Short task: Format everything from the line containing "How much distance exists between pixel" down to the last of the lines below as a Markdown table with the columns Row and Line, numbering each row and skipping blank lines.

Data for this task:
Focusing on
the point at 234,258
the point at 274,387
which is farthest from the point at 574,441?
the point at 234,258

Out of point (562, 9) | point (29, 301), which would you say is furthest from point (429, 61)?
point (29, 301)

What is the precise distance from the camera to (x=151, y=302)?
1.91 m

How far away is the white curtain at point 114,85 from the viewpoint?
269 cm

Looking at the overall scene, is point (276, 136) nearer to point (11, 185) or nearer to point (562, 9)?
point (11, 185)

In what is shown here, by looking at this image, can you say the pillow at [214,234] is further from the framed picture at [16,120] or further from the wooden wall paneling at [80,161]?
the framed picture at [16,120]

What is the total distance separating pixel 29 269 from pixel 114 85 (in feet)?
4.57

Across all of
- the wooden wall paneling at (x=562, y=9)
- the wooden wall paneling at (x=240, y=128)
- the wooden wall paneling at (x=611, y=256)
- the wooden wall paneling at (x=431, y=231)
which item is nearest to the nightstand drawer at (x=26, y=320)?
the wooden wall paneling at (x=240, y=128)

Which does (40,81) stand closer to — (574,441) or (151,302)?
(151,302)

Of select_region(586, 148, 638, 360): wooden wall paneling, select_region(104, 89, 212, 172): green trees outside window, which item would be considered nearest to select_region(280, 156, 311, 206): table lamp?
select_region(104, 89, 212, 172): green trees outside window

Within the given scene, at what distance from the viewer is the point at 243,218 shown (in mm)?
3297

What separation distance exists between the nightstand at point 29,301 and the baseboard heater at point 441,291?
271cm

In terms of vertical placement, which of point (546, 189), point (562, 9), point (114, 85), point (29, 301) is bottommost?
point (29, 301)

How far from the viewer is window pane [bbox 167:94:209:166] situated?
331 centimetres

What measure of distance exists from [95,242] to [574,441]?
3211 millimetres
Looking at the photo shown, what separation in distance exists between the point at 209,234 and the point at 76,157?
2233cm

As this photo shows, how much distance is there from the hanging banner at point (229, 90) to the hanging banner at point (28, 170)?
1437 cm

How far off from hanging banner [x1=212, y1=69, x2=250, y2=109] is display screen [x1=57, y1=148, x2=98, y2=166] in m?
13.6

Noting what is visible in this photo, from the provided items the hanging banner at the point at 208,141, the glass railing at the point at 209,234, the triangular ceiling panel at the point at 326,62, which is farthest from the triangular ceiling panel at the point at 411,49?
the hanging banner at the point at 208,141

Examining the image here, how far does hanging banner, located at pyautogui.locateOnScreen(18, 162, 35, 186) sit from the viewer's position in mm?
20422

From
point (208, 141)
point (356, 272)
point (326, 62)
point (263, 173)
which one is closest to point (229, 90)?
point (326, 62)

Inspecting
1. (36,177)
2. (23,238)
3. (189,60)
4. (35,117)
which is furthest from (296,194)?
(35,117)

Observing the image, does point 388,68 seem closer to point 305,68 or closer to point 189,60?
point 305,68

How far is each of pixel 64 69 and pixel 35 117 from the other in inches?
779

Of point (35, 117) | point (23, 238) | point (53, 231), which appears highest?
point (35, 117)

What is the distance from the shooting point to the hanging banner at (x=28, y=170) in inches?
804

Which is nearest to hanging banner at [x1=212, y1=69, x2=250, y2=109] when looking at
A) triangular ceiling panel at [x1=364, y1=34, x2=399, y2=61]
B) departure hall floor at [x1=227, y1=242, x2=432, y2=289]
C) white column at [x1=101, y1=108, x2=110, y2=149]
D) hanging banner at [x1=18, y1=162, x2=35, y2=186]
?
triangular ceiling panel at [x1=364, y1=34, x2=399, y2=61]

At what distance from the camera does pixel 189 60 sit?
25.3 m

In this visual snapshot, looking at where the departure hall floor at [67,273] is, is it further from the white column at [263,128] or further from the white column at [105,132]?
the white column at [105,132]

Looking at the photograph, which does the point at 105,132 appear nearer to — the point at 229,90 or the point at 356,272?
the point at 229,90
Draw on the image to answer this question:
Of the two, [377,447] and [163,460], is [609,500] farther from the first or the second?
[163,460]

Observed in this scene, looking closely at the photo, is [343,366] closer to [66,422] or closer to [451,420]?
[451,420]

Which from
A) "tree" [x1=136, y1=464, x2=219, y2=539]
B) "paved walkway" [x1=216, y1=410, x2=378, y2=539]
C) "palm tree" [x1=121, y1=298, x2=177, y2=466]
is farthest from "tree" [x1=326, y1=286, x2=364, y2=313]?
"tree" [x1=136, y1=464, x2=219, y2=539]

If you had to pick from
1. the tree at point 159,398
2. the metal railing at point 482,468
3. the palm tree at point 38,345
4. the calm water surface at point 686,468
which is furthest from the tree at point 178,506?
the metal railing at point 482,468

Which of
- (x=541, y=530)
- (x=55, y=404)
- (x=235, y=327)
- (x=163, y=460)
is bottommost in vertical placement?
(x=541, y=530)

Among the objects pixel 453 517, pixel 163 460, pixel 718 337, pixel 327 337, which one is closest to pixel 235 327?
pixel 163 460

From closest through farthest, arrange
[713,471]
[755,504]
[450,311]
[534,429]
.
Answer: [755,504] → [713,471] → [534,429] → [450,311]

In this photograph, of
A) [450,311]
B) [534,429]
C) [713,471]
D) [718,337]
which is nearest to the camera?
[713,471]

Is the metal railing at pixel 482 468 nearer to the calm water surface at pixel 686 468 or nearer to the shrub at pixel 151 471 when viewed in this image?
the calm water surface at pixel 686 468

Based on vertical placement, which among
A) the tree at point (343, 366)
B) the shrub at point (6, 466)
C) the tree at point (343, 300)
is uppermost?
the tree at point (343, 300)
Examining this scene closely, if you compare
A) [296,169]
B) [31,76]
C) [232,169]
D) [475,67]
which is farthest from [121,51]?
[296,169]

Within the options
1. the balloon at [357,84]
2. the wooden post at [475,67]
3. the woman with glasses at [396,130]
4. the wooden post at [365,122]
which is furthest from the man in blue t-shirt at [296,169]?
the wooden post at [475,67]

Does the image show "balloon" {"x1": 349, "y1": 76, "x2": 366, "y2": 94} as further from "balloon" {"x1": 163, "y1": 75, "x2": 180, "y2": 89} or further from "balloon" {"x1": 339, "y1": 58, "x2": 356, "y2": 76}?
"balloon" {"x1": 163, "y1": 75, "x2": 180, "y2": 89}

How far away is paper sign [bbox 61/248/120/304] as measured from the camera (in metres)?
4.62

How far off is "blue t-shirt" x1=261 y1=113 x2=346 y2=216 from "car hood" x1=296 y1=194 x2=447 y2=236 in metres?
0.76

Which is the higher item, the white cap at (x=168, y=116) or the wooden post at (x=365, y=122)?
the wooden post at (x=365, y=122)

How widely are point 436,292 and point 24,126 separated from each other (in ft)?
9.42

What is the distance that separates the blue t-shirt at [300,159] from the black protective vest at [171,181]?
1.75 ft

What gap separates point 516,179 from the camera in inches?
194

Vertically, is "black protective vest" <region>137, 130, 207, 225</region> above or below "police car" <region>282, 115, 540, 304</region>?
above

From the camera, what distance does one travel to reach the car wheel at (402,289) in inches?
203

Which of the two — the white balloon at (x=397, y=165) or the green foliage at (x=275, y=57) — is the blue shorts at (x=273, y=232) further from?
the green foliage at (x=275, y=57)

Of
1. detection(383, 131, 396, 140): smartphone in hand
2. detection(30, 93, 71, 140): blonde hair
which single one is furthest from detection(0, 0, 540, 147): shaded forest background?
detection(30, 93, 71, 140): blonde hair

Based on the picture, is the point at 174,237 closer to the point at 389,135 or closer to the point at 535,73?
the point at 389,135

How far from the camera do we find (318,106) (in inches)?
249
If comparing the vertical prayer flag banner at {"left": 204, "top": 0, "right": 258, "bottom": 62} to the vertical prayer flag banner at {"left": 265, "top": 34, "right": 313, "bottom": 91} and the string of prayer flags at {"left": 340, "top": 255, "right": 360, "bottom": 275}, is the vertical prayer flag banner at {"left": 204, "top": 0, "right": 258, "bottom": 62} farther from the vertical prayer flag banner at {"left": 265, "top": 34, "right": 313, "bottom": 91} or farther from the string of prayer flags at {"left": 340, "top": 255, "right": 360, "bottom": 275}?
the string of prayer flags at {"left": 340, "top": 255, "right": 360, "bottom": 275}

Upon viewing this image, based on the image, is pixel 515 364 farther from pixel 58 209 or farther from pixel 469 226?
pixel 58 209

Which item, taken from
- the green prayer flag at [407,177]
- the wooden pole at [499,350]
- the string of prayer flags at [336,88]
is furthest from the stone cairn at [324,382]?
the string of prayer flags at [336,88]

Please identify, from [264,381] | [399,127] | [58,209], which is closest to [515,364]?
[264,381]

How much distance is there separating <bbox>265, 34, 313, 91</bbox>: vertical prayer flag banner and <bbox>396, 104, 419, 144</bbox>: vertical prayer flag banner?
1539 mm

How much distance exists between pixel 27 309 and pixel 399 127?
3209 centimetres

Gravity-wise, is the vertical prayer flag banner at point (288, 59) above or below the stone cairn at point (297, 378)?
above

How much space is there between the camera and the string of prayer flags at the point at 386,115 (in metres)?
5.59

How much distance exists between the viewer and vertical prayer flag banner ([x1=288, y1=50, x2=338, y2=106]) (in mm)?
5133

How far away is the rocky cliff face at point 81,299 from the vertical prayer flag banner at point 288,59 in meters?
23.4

Output for this task:
| Row | Line |
|---|---|
| 1 | How much distance exists between pixel 27 309 and pixel 399 127? |
| 2 | 3209 centimetres |
| 3 | Gravity-wise, is the vertical prayer flag banner at point (288, 59) above or below the stone cairn at point (297, 378)? |
| 4 | above |
| 5 | How much space is there between the camera and the string of prayer flags at the point at 386,115 (in metres)? |
| 6 | 5.59 |
| 7 | How much distance exists between the viewer and vertical prayer flag banner ([x1=288, y1=50, x2=338, y2=106]) (in mm)? |
| 8 | 5133 |
| 9 | How far away is the rocky cliff face at point 81,299 from the vertical prayer flag banner at point 288,59 in meters? |
| 10 | 23.4 |